Ambiguous specifications produce divergent implementations. The cost of discovering ambiguity during coding exceeds the cost of discovering it during specification. The specification test: give the same spec to three people. If they build different things, the spec is insufficient.

  1. Implement from a vague spec

    Read this requirement: “Build a function that applies discounts to orders.” Implement it in any language. Do not ask clarifying questions — just build what seems right.

    def apply_discount(order):
    # Your implementation here
    pass

    Now compare your assumptions: Does “discount” mean percentage or flat amount? Does it apply to the subtotal or the total with tax? Can discounts stack? Is there a maximum discount? What happens with a $0 order?

  2. Rewrite as a precise specification

    apply_discount(order, discount) -> order
    Preconditions:
    - order.subtotal >= 0
    - 0 < discount.percent <= 50
    - discount is not expired (discount.expires_at > now)
    Postconditions:
    - result.subtotal == order.subtotal * (1 - discount.percent / 100)
    - result.items == order.items (unchanged)
    - result.discount_applied == discount.id
    Invariants:
    - result.subtotal >= 0 (discount cannot produce negative totals)
    - only one discount per order
  3. Find remaining gaps

    Read your specification again. What about: currency rounding? Already- discounted orders? Discounts on individual items vs. the whole order? List every question the specification does not answer.

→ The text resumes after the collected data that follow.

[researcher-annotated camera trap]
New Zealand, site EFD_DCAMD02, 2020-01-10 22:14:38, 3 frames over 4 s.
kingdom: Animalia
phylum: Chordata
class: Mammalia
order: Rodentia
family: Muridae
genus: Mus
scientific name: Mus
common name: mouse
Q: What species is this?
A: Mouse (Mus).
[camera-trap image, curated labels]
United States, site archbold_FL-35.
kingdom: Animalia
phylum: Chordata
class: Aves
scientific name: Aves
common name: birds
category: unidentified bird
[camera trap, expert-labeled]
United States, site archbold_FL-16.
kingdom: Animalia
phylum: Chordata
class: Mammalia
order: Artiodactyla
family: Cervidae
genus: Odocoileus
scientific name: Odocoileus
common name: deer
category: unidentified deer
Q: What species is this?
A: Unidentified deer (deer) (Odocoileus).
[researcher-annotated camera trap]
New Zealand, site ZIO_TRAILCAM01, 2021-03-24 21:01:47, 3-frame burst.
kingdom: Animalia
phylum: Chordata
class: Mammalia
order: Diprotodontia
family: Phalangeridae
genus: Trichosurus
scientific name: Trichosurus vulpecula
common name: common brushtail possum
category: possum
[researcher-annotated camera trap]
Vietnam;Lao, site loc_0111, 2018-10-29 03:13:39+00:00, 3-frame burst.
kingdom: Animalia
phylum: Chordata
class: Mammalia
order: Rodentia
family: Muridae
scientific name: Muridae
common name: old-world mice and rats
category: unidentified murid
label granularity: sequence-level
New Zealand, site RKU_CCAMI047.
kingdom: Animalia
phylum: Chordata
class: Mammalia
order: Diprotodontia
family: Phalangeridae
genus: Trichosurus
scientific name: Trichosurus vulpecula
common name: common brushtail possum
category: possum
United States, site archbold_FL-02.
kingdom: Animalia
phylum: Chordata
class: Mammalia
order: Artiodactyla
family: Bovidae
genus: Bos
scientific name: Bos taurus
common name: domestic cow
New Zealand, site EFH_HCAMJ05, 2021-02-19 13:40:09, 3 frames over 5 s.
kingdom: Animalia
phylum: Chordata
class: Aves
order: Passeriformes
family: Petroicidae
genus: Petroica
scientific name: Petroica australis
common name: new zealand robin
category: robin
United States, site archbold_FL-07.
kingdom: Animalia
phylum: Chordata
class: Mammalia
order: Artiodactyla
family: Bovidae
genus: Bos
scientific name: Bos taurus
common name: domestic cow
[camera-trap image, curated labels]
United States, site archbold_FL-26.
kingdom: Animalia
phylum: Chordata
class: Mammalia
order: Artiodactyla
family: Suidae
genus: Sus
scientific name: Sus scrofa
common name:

Write a specification for a transfer(from_account, to_account, amount) function. Include preconditions, postconditions, and at least three invariants. Have someone else read it without explanation — every question they ask reveals a gap.


Goal: Use the simplest formal method to eliminate ambiguity.

A decision table lists every combination of conditions and their outcomes. For n boolean conditions, the table has 2^n rows. Missing rows mean missing specifications. Decision tables work for business rules, configuration logic, and access control — anywhere conditions combine.

  1. Build a shipping rate table

    Conditions:
    - Domestic vs International
    - Order weight: Light (<2kg), Heavy (≥2kg)
    - Prime member: Yes/No
    | Domestic? | Heavy? | Prime? | Rate |
    |-----------|--------|--------|----------|
    | Y | N | Y | Free |
    | Y | N | N | $5 |
    | Y | Y | Y | $3 |
    | Y | Y | N | $10 |
    | N | N | Y | $8 |
    | N | N | N | $15 |
    | N | Y | Y | $12 |
    | N | Y | N | $25 |

    Eight rows. No ambiguity about what any combination costs. If product asks “what does a heavy international prime order cost?” you point to row 7.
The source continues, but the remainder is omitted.